# What really is reflection? [duplicate]

What really is reflection? Is it just the reemission of EMR? I asked my teacher, he said in quantum sense, it is true. But when I read something about emissivity in Stefan Boltzmann's equation, it states that if an object reflects most light, then it absorbs and reemits less. So what it said means reflection and absorption and reemission are different concepts.

## 1 Answer

Reflected light can be though of as originating in oscillating charges in the medium. The incident light causes the charges to oscillate, and the oscillators generate the reflected light. This process happens almost instantaneously. The atoms in the medium are oscillating coherently (in step) with the incident radiation.

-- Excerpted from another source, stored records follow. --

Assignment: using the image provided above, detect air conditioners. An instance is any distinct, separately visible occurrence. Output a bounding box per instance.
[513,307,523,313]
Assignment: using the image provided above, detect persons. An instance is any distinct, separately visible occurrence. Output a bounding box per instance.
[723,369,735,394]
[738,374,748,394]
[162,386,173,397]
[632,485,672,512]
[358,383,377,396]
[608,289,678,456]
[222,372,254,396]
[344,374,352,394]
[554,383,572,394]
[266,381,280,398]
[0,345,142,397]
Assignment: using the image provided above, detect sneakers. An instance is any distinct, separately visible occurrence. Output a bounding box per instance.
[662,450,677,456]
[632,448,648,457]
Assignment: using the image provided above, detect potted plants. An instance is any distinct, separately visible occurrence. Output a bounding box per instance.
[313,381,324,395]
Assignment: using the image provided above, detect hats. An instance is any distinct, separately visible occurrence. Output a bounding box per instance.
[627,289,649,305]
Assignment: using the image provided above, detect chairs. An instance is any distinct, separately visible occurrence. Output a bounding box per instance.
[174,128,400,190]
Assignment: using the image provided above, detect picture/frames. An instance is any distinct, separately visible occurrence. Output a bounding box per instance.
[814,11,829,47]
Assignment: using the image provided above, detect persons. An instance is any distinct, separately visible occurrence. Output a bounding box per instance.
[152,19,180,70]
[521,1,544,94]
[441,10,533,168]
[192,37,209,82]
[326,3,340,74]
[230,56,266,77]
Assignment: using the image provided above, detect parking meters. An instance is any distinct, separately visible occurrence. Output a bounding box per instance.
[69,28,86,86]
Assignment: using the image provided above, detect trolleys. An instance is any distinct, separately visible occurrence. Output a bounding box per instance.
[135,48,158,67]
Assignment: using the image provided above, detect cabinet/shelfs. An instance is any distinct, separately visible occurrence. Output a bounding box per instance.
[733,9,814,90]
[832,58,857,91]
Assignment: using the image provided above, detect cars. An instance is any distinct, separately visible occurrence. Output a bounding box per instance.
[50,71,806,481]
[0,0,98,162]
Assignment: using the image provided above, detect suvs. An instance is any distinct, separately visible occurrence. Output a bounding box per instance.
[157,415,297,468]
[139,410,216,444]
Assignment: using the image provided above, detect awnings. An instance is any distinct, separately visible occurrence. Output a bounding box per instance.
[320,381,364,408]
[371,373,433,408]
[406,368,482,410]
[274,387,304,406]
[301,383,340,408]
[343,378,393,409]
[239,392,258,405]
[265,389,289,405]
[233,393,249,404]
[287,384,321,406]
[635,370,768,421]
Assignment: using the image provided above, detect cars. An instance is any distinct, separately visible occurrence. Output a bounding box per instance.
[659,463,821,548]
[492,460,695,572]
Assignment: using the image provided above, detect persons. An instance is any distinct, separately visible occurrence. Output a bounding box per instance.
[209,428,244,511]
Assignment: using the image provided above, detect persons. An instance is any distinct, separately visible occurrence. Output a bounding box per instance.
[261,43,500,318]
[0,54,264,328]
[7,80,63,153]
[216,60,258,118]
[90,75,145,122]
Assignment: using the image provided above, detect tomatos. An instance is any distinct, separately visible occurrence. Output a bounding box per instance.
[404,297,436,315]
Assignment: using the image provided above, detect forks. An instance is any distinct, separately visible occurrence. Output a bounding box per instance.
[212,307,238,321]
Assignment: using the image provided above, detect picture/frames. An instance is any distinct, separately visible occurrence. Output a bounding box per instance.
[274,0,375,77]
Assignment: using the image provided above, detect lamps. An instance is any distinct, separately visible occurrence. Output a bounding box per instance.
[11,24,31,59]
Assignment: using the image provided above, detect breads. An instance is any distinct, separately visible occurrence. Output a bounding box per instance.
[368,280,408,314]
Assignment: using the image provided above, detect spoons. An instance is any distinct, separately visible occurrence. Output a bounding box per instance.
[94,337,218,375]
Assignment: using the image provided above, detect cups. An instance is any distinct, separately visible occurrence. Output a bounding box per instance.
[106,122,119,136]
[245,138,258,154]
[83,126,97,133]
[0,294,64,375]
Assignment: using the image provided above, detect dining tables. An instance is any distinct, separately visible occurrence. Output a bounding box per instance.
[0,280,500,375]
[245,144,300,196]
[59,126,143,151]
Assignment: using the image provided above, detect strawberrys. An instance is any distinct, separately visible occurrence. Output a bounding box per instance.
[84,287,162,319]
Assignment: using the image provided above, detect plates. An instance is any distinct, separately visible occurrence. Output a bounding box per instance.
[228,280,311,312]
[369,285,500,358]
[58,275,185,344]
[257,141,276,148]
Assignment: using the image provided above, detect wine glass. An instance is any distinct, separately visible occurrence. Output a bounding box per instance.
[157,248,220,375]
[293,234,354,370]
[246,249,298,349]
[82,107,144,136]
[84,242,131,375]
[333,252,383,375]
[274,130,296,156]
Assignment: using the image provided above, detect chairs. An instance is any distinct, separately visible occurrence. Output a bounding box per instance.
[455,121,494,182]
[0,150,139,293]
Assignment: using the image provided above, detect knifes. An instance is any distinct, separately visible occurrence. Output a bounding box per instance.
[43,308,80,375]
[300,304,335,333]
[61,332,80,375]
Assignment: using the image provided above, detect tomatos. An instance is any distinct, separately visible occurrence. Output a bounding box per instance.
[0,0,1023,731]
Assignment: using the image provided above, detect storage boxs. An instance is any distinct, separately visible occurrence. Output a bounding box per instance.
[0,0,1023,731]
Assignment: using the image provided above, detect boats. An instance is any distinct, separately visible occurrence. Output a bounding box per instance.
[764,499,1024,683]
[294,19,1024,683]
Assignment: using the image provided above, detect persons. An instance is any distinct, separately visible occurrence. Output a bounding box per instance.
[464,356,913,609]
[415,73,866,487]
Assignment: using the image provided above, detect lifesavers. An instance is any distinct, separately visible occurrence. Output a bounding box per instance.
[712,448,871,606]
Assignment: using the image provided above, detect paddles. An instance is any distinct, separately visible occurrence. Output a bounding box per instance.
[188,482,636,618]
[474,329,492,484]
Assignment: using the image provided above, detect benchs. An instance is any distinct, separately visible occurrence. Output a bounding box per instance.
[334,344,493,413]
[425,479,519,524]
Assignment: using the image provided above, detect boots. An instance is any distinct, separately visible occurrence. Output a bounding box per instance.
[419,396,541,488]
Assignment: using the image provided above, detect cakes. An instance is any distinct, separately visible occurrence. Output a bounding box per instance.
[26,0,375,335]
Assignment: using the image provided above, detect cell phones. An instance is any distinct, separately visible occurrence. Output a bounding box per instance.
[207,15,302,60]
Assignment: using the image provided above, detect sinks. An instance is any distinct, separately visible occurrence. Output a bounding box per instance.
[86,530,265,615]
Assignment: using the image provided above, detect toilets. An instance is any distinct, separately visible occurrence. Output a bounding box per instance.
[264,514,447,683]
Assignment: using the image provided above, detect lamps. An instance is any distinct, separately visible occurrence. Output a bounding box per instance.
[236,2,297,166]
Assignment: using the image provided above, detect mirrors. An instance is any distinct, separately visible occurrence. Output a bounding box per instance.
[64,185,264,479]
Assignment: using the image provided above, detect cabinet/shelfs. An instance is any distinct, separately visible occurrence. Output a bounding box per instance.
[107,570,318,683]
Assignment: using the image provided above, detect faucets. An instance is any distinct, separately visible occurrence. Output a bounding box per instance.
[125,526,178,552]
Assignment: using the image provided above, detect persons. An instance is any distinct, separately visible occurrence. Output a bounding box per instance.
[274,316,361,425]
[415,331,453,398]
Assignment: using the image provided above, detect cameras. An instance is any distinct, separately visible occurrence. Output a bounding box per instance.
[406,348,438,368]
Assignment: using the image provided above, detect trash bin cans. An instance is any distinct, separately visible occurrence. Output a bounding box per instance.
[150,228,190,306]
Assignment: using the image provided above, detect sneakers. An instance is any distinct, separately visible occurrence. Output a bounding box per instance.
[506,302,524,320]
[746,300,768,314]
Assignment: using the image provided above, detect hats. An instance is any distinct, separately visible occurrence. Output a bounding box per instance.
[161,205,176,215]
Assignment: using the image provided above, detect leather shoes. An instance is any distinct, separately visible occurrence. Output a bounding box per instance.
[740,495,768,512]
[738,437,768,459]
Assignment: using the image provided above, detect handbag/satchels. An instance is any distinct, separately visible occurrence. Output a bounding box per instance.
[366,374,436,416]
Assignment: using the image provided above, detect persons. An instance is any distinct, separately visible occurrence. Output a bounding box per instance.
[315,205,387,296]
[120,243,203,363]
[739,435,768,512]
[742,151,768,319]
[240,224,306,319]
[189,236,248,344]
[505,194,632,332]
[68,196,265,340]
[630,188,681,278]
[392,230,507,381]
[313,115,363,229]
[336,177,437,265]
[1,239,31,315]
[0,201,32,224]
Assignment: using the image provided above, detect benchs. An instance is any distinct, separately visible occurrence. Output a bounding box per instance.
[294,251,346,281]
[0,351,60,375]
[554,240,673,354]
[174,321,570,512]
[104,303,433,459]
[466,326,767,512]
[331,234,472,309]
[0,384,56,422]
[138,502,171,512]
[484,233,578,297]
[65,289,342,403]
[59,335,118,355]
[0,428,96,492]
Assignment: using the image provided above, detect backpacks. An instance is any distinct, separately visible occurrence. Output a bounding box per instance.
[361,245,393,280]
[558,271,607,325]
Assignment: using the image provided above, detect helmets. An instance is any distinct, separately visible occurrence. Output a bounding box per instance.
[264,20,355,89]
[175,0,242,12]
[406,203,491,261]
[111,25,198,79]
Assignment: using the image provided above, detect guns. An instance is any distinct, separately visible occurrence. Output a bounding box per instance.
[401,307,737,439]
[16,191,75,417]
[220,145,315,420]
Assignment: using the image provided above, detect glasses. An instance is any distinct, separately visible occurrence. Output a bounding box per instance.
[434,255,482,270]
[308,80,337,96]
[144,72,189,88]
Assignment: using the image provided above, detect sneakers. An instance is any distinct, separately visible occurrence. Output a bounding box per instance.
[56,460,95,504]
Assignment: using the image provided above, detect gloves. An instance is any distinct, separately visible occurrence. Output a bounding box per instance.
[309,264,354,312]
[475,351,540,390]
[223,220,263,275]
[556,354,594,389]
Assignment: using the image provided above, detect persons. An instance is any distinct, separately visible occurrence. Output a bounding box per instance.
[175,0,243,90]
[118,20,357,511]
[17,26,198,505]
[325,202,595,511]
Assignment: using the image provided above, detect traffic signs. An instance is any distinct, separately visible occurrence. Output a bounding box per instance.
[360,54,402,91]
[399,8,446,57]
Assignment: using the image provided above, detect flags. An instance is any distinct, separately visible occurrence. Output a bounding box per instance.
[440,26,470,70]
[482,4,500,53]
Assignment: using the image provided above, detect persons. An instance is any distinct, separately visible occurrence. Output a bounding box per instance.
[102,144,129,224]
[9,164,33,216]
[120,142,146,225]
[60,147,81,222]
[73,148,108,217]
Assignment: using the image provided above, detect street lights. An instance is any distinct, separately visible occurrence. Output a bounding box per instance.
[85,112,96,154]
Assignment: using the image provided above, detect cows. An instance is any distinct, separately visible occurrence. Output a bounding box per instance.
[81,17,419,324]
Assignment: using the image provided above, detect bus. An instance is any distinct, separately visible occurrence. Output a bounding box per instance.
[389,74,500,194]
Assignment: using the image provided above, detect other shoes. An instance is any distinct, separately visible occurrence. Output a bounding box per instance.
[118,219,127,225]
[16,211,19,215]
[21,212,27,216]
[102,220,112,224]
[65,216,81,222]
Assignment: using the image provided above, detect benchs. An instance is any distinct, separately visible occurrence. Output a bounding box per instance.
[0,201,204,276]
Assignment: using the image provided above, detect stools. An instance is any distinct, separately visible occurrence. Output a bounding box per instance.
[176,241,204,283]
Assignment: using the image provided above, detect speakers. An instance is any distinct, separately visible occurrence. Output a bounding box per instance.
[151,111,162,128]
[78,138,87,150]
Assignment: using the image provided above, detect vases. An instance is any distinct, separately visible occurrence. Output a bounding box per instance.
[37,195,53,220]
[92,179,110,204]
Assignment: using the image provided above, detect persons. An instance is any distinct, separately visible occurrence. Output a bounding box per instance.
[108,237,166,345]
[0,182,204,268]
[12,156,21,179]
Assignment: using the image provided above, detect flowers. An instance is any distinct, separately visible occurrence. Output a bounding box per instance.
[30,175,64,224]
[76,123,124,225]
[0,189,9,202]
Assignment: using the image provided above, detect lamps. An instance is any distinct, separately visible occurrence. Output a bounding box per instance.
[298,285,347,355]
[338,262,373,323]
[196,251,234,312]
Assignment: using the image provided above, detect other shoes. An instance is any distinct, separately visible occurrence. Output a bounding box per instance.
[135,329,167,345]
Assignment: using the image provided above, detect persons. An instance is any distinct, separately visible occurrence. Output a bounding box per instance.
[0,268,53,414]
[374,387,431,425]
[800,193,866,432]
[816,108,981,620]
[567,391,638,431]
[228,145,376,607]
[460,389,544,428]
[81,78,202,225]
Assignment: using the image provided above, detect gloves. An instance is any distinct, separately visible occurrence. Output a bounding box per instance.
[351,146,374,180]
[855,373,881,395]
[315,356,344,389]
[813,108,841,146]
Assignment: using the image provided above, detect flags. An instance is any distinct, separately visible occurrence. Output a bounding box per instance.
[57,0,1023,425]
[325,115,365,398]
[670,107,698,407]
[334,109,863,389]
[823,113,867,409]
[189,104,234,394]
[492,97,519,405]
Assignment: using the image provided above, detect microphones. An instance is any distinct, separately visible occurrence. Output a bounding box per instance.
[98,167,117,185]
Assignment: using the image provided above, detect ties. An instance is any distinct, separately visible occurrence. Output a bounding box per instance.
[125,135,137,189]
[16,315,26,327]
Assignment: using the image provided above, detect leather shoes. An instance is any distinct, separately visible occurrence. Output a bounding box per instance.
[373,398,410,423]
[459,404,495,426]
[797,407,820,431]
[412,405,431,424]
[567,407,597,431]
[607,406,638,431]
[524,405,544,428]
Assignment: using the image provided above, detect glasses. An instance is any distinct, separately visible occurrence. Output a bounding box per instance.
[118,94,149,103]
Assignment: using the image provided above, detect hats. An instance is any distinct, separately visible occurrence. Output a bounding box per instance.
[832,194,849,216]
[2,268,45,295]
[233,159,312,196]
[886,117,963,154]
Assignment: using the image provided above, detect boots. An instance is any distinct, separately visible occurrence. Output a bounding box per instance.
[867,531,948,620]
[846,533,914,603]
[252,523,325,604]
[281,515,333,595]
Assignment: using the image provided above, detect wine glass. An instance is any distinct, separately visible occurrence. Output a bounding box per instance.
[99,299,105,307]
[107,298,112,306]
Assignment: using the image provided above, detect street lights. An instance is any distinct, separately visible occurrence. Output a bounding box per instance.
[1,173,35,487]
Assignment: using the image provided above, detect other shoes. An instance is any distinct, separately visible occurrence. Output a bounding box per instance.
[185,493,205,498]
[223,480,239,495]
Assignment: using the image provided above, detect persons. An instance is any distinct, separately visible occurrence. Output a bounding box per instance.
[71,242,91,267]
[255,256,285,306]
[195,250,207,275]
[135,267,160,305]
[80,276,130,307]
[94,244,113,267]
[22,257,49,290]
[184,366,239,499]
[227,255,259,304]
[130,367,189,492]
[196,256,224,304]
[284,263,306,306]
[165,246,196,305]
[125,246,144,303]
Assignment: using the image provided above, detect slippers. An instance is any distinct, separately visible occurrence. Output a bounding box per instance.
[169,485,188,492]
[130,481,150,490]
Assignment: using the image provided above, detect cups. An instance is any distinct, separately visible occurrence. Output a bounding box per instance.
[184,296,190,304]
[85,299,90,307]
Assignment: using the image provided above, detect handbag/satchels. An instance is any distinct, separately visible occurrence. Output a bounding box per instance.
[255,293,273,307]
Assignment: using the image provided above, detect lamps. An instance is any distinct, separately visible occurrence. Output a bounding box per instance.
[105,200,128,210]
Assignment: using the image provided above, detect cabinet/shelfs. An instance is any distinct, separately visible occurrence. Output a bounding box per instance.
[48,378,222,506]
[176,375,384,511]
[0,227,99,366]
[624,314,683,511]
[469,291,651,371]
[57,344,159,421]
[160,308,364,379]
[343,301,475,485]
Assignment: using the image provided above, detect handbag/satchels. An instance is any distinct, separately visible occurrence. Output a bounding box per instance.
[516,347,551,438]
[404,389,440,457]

The frequency of the light is such that none (well, very little) energy is deposited in the medium.

But some radiation is absorbed, especially if the energy of the radiation matches energy level spacings in the medium. Absorption means (almost by definition) that the energy of the light is diverted from coherent oscillation of the atoms in the medium. How this is described classically is a somewhat long story, but if you allow for quantum mechanics, you can say that the atoms are excited to a higher energy level, removing the energy from the incident light. In reflection, the atom merely oscillates without being excited to a higher level.

The diverted energy can go almost anywhere from there. It can re-radiate in some other direction (scattering) or the energy can be transferred to other atoms by collisions (without radiation). Often the energy is ultimately distributed into vibrations of many atoms, and the temperature of the medium rises. Whatever happens, the process is not "nearly instantaneous" the way it is for reflection.

In a nutshell, reflection is coherent and nearly instantaneous. Absorption/re-emission is incoherent, and is not quite instantaneous (but it can be very fast).